Where do we go from here?

Honestly? I don't know, and I don't think anyone else does either. We could see MCP standardization happen through vendor collaboration. We could see context window breakthroughs that make current optimization efforts obsolete. We could see Claude Skills or similar abstractions become the pragmatic winner simply because they work better in practice. We could see an entirely new protocol emerge that learns from MCP's limitations.

What I do know is that we're in a challeging state. The current fragmentation benefits nobody except perhaps vendors trying to build moats around their ecosystems. Developers are stuck building integration layers and workarounds. Users are paying more for slower, less reliable experiences.

We've collectively decided that connecting AI models to tools is important enough to invest serious engineering effort. Now we need to decide whether we're building toward a coherent ecosystem or just repeating the standards wars of the past decade.

The smart money isn't on predicting which approach wins. It's on building systems flexible enough to adapt when the consolidation inevitably happens.

Frequently asked questions

  • What is the main problem with current MCP implementations?

    The core issue is that MCP tools are extremely context-hungry. Each tool adds descriptions, schemas, parameters, and examples that must fit into the model’s context window. Large catalogs quickly consume thousands of tokens before any reasoning happens, driving up costs and latency while degrading accuracy. Developers are forced to manually curate toolsets, optimize catalogs, and build complex infrastructure to keep context usage under control—work that should ideally be handled at the protocol or platform level, not by every individual application team.

  • How do Claude Skills help compared to raw MCP tool exposure?

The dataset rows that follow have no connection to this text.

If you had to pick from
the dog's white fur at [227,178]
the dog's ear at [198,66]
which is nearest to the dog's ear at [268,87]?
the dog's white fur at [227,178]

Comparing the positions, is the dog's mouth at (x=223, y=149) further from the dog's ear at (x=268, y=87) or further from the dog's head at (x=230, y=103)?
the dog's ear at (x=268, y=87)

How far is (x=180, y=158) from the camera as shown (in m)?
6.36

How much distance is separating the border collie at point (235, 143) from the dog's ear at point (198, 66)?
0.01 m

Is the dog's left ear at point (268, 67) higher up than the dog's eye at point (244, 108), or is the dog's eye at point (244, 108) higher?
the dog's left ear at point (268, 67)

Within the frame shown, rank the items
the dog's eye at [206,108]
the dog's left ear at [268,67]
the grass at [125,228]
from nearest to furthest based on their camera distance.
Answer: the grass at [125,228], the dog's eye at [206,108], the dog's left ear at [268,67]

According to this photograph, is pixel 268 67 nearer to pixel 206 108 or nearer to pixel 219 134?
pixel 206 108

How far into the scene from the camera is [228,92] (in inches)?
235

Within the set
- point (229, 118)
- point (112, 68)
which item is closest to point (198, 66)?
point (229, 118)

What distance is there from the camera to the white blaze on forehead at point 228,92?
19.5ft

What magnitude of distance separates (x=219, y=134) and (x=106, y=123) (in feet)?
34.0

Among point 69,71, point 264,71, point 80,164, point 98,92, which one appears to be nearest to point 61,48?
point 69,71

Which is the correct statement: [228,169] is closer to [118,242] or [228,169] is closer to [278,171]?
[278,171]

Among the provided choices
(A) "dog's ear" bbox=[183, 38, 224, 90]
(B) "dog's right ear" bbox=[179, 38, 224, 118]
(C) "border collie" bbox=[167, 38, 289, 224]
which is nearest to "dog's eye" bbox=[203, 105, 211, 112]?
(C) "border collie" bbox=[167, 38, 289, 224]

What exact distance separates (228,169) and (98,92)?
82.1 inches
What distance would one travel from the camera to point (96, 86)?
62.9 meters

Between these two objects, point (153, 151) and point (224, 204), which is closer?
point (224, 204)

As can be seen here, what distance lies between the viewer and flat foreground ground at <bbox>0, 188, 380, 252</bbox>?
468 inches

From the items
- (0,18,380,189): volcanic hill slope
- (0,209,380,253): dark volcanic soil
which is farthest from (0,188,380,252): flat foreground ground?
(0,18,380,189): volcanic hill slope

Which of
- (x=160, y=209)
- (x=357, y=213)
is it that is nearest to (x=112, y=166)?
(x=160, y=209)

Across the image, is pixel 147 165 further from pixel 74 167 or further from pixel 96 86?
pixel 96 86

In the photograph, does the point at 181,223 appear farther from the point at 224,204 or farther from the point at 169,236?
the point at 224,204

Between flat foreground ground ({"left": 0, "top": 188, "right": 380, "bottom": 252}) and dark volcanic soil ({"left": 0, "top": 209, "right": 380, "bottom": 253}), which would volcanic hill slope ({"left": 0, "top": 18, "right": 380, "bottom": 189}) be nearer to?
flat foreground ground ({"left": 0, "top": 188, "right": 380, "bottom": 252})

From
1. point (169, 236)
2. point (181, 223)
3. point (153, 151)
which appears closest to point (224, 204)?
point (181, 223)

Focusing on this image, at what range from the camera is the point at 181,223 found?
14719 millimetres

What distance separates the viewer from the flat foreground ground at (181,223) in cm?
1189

    Claude Skills introduce a curated abstraction layer over raw tools. Instead of sending the entire tool catalog in every request, Skills keep structured documentation and behavior in a separate space and load only what is needed when it is needed. This reduces context usage, improves performance, and lets cheaper models succeed with fewer reasoning tokens. In effect, Skills act as a context-efficient interface that guides the model, making tool selection easier and less expensive than dealing with a large, flat MCP tool inventory on every call.

  • Why combine MCP with deterministic automation platforms like Contentstack Automate?

    Wrapping deterministic automation platforms in MCP tools lets models trigger robust, pre-tested workflows instead of reasoning through every low-level step. The LLM focuses on high-level decisions—such as when to publish content—while the automation platform executes the complex, multi-step process reliably. This hybrid pattern reduces token consumption, increases reliability, and makes debugging far easier than fully model-driven workflows. It is a pragmatic way to make production systems more stable while current MCP designs and vendor-specific tool patterns remain immature and fragmented.